Mr. Storey looked down at Slate and said, “What are you laughing at? Louie, throw her out too!”

Louie grabbed Slate’s bib. “C’mon you bucking worm!”

As he picked her up she blinked uncomprehendingly and squeaked, “Me?”

He gave her a shove, sending her staggering into a cart and falling to the floor again; then she scrambled to get away and out of the store too.


Nim and Slate sat on a gray concrete slab of a loading pier, under a gray metal overhang that provided some shelter from the gray clouds and rain. Nim was nosing through the classified section of a newspaper. She read: “Night watchpony, Misty Town?”

“Yep,” nodded Slate.

“Asbestos worker, Drizzle City?”

“Yep, yep,” nodded Slate.

“Hay fry maker, Fogsville? heheh… It’s absurd.”

“Yeah, well you think it’s funny, huh? There’s room to move as a fry cook, Nim! You know, I could be manager in two years. Queen! Goddess!”

Nim passed the soggy paper over to Slate. While she perused it, Nim said: “Y’know, Slate… I had this wild dream last night.
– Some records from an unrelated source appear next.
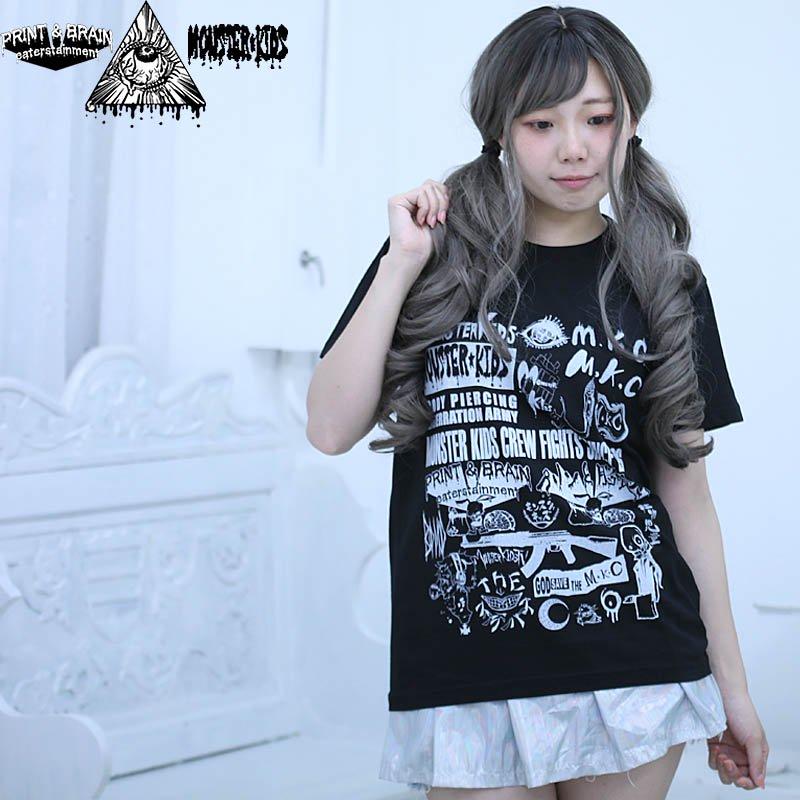 モンスターキッズロゴ Tシャツ 黒 モンスターキッズ×プリントアンドブレイン コラボT
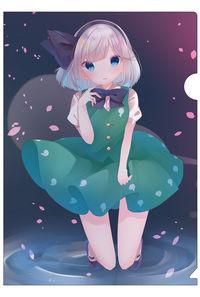 東方クリアファイル 魂魄妖夢6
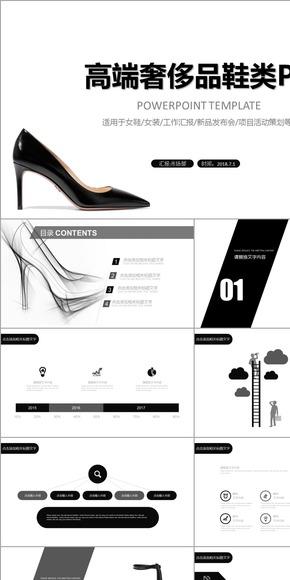 高端奢侈品鞋类女装女鞋高跟鞋黑板简约时尚通用发布会产品介绍动态PPT模板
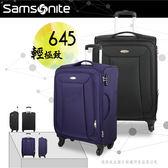6折特賣 新秀麗Samsonite 登機箱/行李箱 20吋645 熊熊先生旅行箱拉桿箱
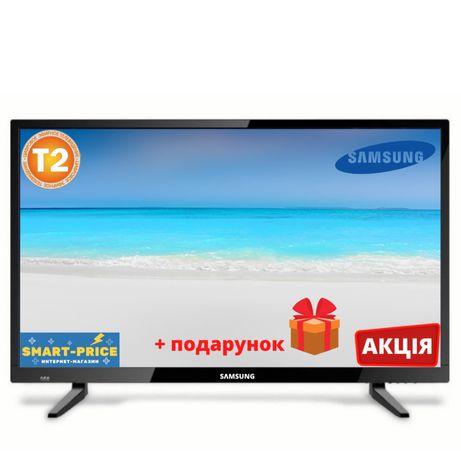 "Краща ціна! Samsung 24"" DVB - T2 | Самсунг + подарунок"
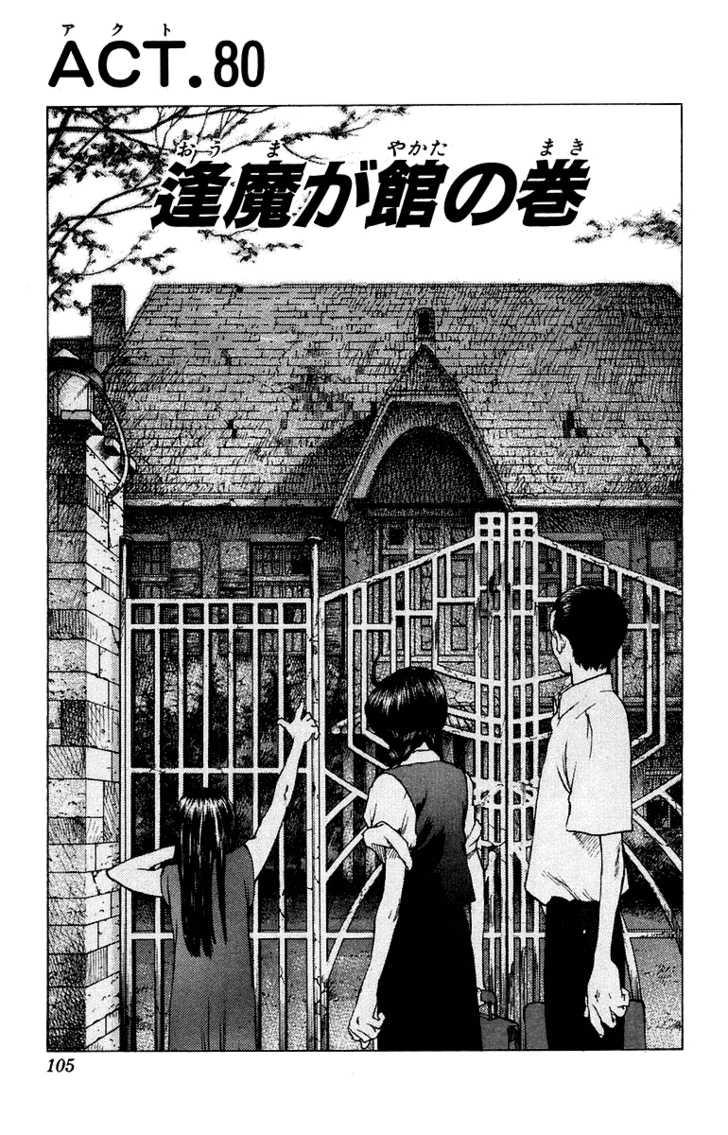 Angel Densetsu 80 Page 3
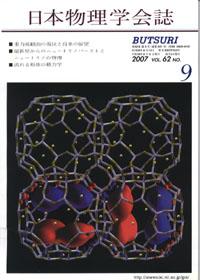 cover-07-09.jpg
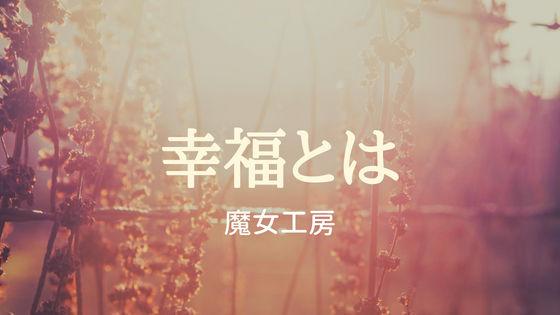 f:id:nakakeboshi:20180612091528j:plain
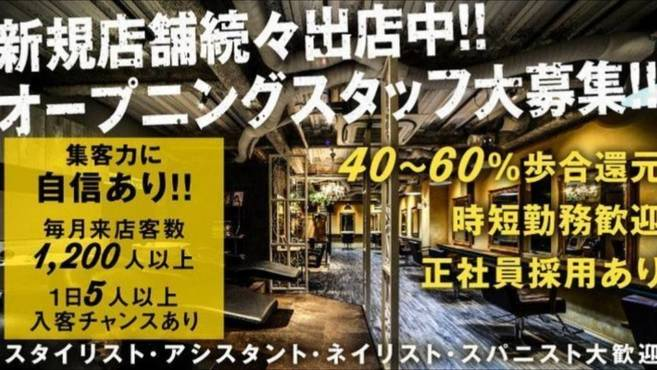 freedom couleur 総社駅前店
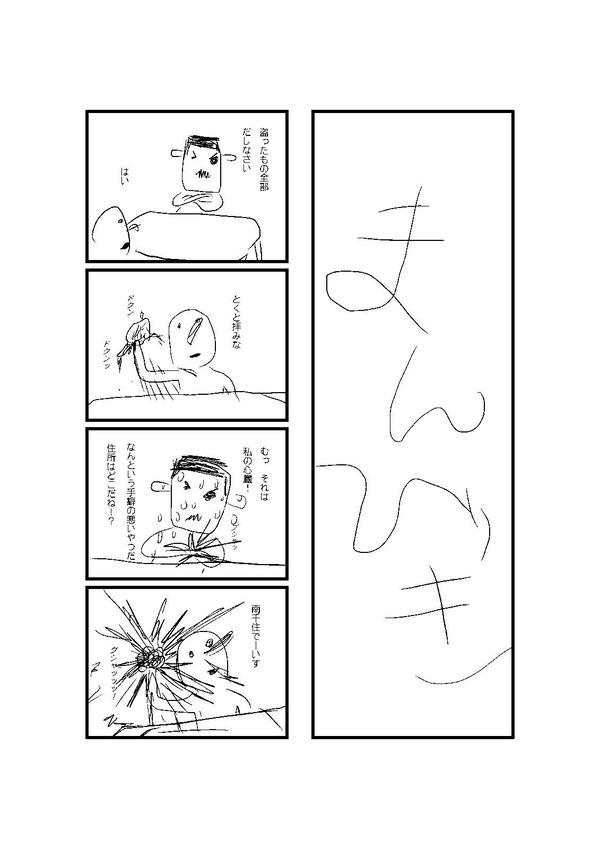 【漫画】4コマ漫画描いたから感想ヨロwwwwwww
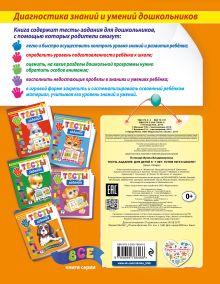 Обложка сзади Тесты-задания: для детей 6-7 лет. Готов ли я к школе? И.В. Полещук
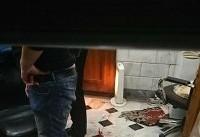 سرقت مسلحانه از یک صرافی در تهران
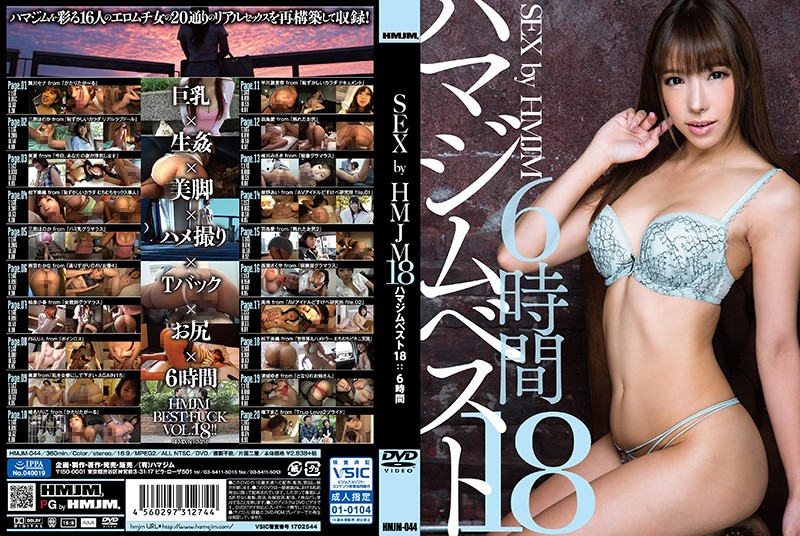 HMJM-044 japan hd porn SEX By HMJM 18 HMJM Best 18 6 Hours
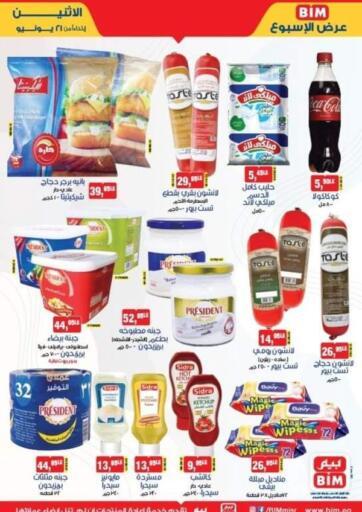 Egypt - Cairo BIM Market  offers in D4D Online. Special Offers. . Untill Stock Last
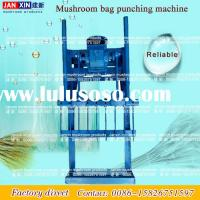 shiitake mushroom cultivation bag punching machine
It was with you and me, and… we were working in this sleazy dump of a hotel, down in Fort Raine. And we were bellhops. And we were 65 years old.” Slate snuffled indifferently. Nim insisted, “It was so real… it was really… realistic, you know?”

Slate snorted. “Yeah, and then what? You woke up in a puddle?”

Nim gave Slate a light jab with her horn, and then hopped off the pier.

“Ow! You jerk! Where are you going, jackass?”

“Away from you,” Nim answered, and she trotted off into the rain.


Nim plodded along the street, sullen, brooding, her black wings bedraggled, hooves splashing in muddy puddles, and her midnight blue mane and tail plastered with rain. Most of the other ponies she saw as she passed were old, shuffling, wrinkled as though pruned by the damp.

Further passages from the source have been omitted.